WORK TO BE COMPLETED
Copy out every line of the data exactly; do not include the images.

Segment Start: DATA

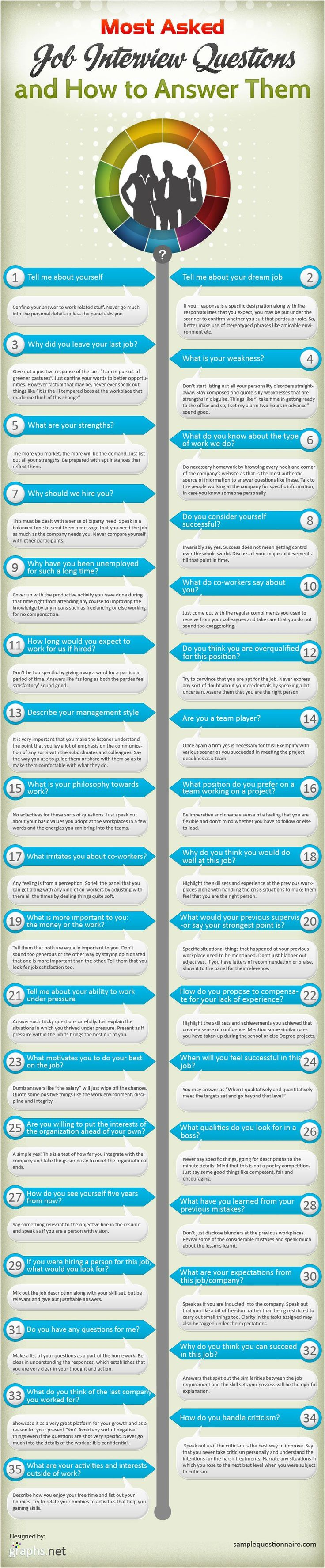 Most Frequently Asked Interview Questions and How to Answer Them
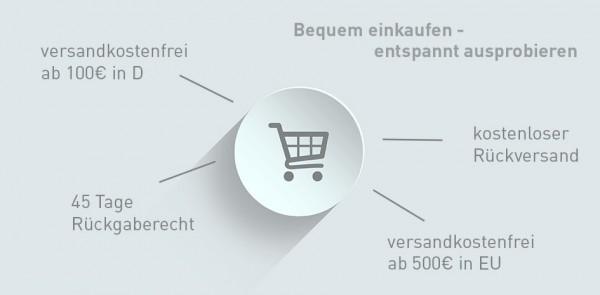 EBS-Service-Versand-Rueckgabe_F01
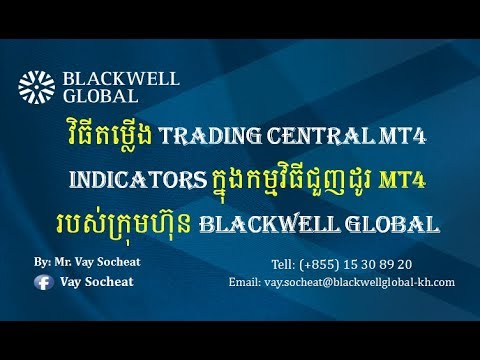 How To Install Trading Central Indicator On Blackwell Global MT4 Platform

Segment End: DATA

REPLY
 Most Frequently Asked Interview Questions and How to Answer Them
 EBS-Service-Versand-Rueckgabe_F01
 How To Install Trading Central Indicator On Blackwell Global MT4 Platform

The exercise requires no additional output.